Same use case here, for the purpose of simple, aligned logging.

 

Additionally we have "renamed" (copied to new name and deleted old) several Services without cleaning up the code log entries which leads to confusion in ScriptLog.

 

Would be great to see this feature implemented.

16-Pearl
January 19, 2021

Hello @BennyB 

 

As this is important for you ,You can submit a product idea for an enhancement request of a PTC product.

 

Thanks

Om Dukiya

jensc17-PeridotAuthorAnswer
17-Peridot
January 20, 2021

Thanks for all of your replies, 

 

I have asked a PTC resource about this although I have not received any response to it yet.

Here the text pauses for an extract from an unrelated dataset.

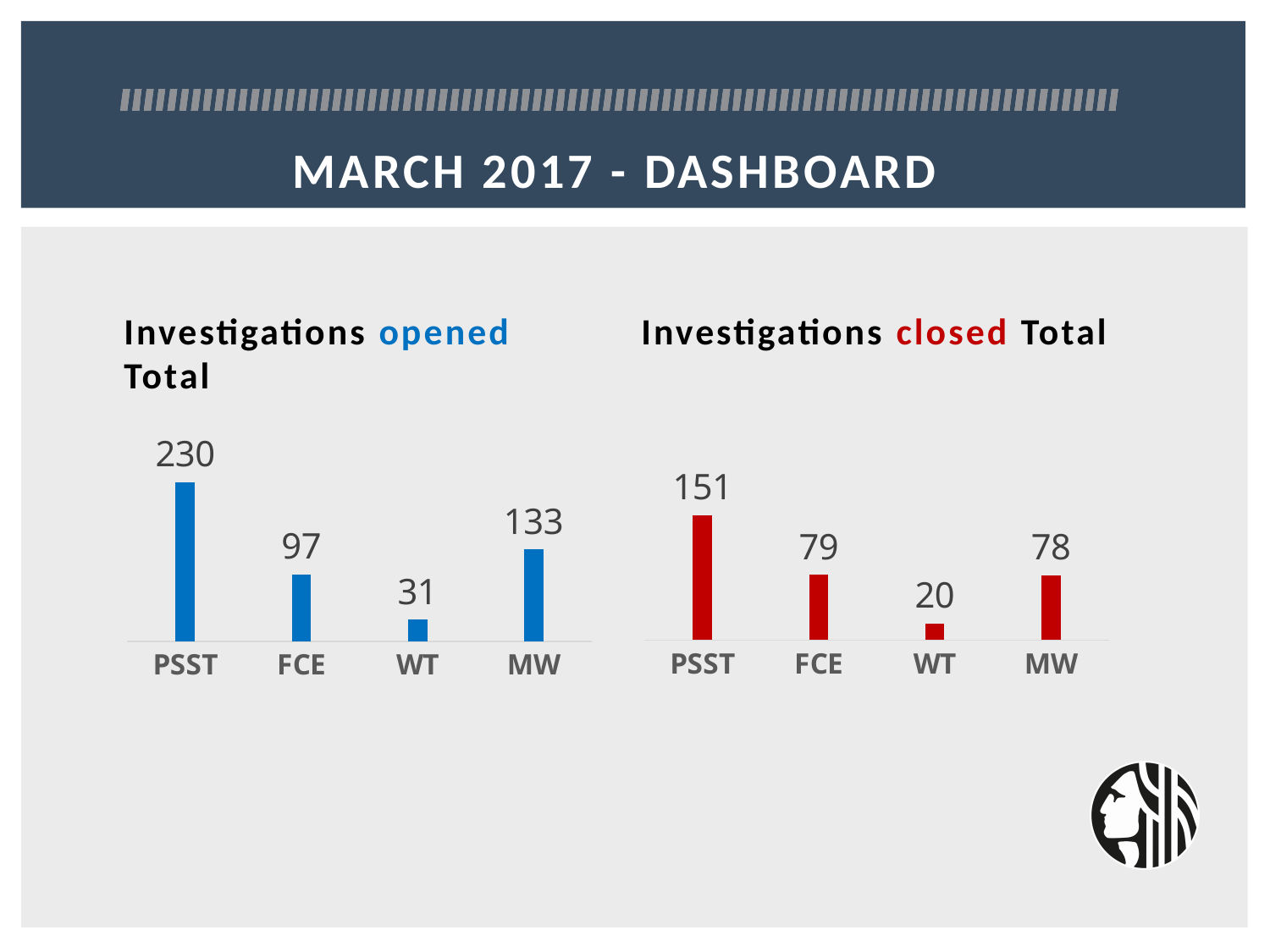
In the 'Investigations opened Total' chart, which is larger, the value for FCE or the value for MW? MW In the 'Investigations opened Total' chart, which category has the lowest value? WT In the 'Investigations closed Total' chart, what is the value for MW? 78 How many categories are shown in the 'Investigations closed Total' chart? 4 In the 'Investigations opened Total' chart, what is the difference between the values for PSST and MW? 97 What colour are the bars in the 'Investigations closed Total' chart? Red In the 'Investigations closed Total' chart, what is the value for WT? 20 In the 'Investigations opened Total' chart, what is the value for FCE? 97 In the 'Investigations opened Total' chart, what is the value for PSST? 230 In the 'Investigations closed Total' chart, what is the difference between the values for FCE and WT? 59 What kind of chart is the 'Investigations opened Total' chart? Bar chart In the 'Investigations closed Total' chart, which category has the highest value? PSST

But I think it will probably be the same as you have all already said, to make a request to PTC for it.

 

So I will put this response as the solution for now and if I hear back from the PTC resource I'll change the solution.

Support
January 29, 2021

Hi @jensc.

 

Have you received further information that you can share with the community on this post?

 

Regards.

 

--Sharon

jensc17-PeridotAuthor
17-Peridot
January 30, 2021

Hello,

 

Yes I have had a reply from our PTC resource and it does seem like this is unfortunately not possible with current functionality.

 

I suppose you could do as @nmilleson suggests, nesting exceptions into the code. Although for my use case (and I guess for many others, this doesn't really work as it would show up in scriptLog as an error when the event should really be logged as info for example.

 

If I remember correctly the PTC resource suggested to create a PTC request for this functionality. I might do it some day when I have more time, but for now I'll just type all service names manually.

17-Peridot
January 29, 2021

So I've found a strange way to get what you need... if you force a simple exception (I did it by trying to reference a non-existent variable), you can get the service name out of the error stack.  For instance:

 

try{
 var result = hello[0];
}
catch (err){
 var result = err.stack;
}

 

err.stack in this case will be just:

 

at myService:2

 

You should be able to parse that out of there pretty easily.  Not ideal, but it gets you there!